In the twentieth century, the Shoah was itself preceded by two tragedies. Between 1904 and 1908, the Herero and Nama peoples of Namibia were exterminated by the German colonial army with a method and an ideology that made it the first laboratory of modern genocide and a direct foreshadowing of what was to come. Then, in 1915, during the genocide of the Armenians, Turkey pushed this logic of extermination a step further, with a troubling administrative precision: the designation of a population, dispossession, deportation, extermination — a protocol that the Nazis then had only to industrialise. After 1945, the list continued, as though humanity had stubbornly refused to learn anything. Let us name the Cambodian people massacred by the Khmer Rouge between 1975 and 1979, the Bengalis of East Pakistan in 1971, the Tutsis in Rwanda in 1994, between five hundred thousand and eight hundred thousand dead in a hundred days, under the indifferent gaze of a world that the survivors have never been able to forgive, then the Yezidis in 2014… The list is not closed and it is still lengthening today.
Each of these massacres has followed the same fundamental architecture: someone first decided that the Other was not fully human. That his life was worth less, that his blood flowed for a reason, that his disappearance was necessary or at least tolerable. And once this decision had been taken inwardly, in the heart of an individual, in the ideology of a group, in the law of a State, the mechanism set itself in motion, with the terrifying docility that mechanisms always display. The Shoah is the moment when that mechanism reached its maximum speed and power, when the process of dehumanisation encountered industrial machinery and total political will. It is the climax, not because the other massacres matter less, but because it is the one that rendered the question absolutely impossible to evade: how far can humanity go in the destruction of its own flesh?
We are all Cain in potential
This is the disturbing claim, the one that neither moral comfort nor clear conscience can easily accept, and it is precisely for that reason that it must be voiced without trembling: there is no race, no nation, no religion, no civilisation that has demonstrated a definitive immunity against collective violence. Nazi Germany is not a monstrous exception that appeared from nowhere in the concert of nations. It is the result of an accumulation of political choices, complicit silences, stoked resentments, instrumentalised fears, and the designation of a scapegoat deemed responsible for every ill, a process that any society can undergo if it lets its spiritual and ethical guard drop sufficiently. Hannah Arendt, with her now famous phrase about the “banality of evil”, was saying nothing else: ordinary executioners are not monsters different from us in nature; they are ordinary men who consented, step by step, to monstrous acts because social, ideological and institutional pressure had rendered those acts normal.

## DATA LINES
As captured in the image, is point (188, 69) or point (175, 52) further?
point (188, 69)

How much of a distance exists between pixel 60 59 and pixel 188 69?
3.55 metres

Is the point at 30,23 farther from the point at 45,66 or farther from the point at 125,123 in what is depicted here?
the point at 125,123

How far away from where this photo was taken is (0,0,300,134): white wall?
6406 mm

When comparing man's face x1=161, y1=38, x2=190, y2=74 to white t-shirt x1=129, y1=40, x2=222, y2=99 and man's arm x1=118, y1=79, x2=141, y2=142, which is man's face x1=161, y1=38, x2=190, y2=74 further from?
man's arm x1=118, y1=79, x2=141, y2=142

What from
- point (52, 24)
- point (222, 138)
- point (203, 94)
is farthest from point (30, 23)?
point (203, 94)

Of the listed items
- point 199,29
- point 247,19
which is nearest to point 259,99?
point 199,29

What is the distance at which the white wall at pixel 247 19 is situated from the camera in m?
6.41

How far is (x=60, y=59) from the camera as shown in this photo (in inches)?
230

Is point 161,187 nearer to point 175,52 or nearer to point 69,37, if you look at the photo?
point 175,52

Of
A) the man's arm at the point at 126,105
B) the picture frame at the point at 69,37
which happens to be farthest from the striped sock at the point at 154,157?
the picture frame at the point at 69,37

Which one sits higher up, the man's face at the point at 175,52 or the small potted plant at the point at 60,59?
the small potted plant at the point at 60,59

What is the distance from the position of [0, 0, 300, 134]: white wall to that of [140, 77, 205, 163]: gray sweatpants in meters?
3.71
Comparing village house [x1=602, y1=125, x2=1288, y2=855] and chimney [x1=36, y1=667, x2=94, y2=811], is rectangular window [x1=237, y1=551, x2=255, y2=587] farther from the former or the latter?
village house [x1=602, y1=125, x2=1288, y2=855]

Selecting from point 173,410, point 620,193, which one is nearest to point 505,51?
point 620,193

## WRITTEN INSTRUCTION 1
In the passage on genocide, between which years were the Herero and Nama peoples exterminated?
## WRITTEN INSTRUCTION 2
Write out the part of the passage on genocide that opens with the words containing "Each of these" and closes with "its own flesh?".
## WRITTEN INSTRUCTION 3
List every people or population that the passage on genocide names as victims of a massacre or genocide.
The rows are not needed for any of this work.

## RIGHT ANSWER 1
Between 1904 and 1908.

## RIGHT ANSWER 2
Each of these massacres has followed the same fundamental architecture: someone first decided that the Other was not fully human. That his life was worth less, that his blood flowed for a reason, that his disappearance was necessary or at least tolerable. And once this decision had been taken inwardly, in the heart of an individual, in the ideology of a group, in the law of a State, the mechanism set itself in motion, with the terrifying docility that mechanisms always display. The Shoah is the moment when that mechanism reached its maximum speed and power, when the process of dehumanisation encountered industrial machinery and total political will. It is the climax, not because the other massacres matter less, but because it is the one that rendered the question absolutely impossible to evade: how far can humanity go in the destruction of its own flesh?

## RIGHT ANSWER 3
Herero, Nama, Armenians, the Cambodian people, the Bengalis of East Pakistan, Tutsis, Yezidis